Work required: Give back every record that follows, exactly as written.

Material for the task:

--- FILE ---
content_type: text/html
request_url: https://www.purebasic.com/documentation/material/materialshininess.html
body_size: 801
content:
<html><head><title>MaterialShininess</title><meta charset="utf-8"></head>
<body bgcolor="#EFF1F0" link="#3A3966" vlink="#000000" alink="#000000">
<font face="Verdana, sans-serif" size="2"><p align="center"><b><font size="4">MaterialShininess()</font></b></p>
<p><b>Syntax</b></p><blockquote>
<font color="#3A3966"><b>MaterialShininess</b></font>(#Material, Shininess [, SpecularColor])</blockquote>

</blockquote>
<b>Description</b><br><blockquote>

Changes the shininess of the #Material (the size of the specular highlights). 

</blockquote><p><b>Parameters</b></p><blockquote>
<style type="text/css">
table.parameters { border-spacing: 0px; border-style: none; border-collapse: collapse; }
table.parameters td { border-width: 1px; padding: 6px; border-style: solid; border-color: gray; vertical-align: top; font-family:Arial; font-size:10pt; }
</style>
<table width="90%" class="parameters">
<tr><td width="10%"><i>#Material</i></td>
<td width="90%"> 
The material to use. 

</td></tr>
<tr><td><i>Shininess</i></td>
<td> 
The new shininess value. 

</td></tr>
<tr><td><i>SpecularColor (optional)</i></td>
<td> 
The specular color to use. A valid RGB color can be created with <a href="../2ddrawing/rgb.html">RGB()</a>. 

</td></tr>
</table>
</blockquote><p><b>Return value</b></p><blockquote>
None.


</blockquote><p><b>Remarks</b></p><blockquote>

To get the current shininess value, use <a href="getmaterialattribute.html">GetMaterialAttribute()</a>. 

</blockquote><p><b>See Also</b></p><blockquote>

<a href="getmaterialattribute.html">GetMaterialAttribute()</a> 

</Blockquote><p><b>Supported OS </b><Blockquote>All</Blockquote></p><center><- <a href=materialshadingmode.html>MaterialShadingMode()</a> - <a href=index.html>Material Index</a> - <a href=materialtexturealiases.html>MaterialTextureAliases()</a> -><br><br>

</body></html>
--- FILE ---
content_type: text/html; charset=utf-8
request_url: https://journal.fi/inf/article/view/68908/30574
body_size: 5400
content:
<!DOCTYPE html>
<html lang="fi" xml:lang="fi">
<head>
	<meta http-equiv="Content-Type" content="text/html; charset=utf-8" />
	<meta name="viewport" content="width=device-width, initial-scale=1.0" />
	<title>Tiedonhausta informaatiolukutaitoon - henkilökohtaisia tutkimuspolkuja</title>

Response to this task:
--- FILE ---
content_type: text/html
request_url: https://www.purebasic.com/documentation/material/materialshininess.html
body_size: 801
content:
<html><head><title>MaterialShininess</title><meta charset="utf-8"></head>
<body bgcolor="#EFF1F0" link="#3A3966" vlink="#000000" alink="#000000">
<font face="Verdana, sans-serif" size="2"><p align="center"><b><font size="4">MaterialShininess()</font></b></p>
<p><b>Syntax</b></p><blockquote>
<font color="#3A3966"><b>MaterialShininess</b></font>(#Material, Shininess [, SpecularColor])</blockquote>

</blockquote>
<b>Description</b><br><blockquote>

Changes the shininess of the #Material (the size of the specular highlights). 

</blockquote><p><b>Parameters</b></p><blockquote>
<style type="text/css">
table.parameters { border-spacing: 0px; border-style: none; border-collapse: collapse; }
table.parameters td { border-width: 1px; padding: 6px; border-style: solid; border-color: gray; vertical-align: top; font-family:Arial; font-size:10pt; }
</style>
<table width="90%" class="parameters">
<tr><td width="10%"><i>#Material</i></td>
<td width="90%"> 
The material to use. 

</td></tr>
<tr><td><i>Shininess</i></td>
<td> 
The new shininess value. 

</td></tr>
<tr><td><i>SpecularColor (optional)</i></td>
<td> 
The specular color to use. A valid RGB color can be created with <a href="../2ddrawing/rgb.html">RGB()</a>. 

</td></tr>
</table>
</blockquote><p><b>Return value</b></p><blockquote>
None.


</blockquote><p><b>Remarks</b></p><blockquote>

To get the current shininess value, use <a href="getmaterialattribute.html">GetMaterialAttribute()</a>. 

</blockquote><p><b>See Also</b></p><blockquote>

<a href="getmaterialattribute.html">GetMaterialAttribute()</a> 

</Blockquote><p><b>Supported OS </b><Blockquote>All</Blockquote></p><center><- <a href=materialshadingmode.html>MaterialShadingMode()</a> - <a href=index.html>Material Index</a> - <a href=materialtexturealiases.html>MaterialTextureAliases()</a> -><br><br>

</body></html>
--- FILE ---
content_type: text/html; charset=utf-8
request_url: https://journal.fi/inf/article/view/68908/30574
body_size: 5400
content:
<!DOCTYPE html>
<html lang="fi" xml:lang="fi">
<head>
	<meta http-equiv="Content-Type" content="text/html; charset=utf-8" />
	<meta name="viewport" content="width=device-width, initial-scale=1.0" />
	<title>Tiedonhausta informaatiolukutaitoon - henkilökohtaisia tutkimuspolkuja</title>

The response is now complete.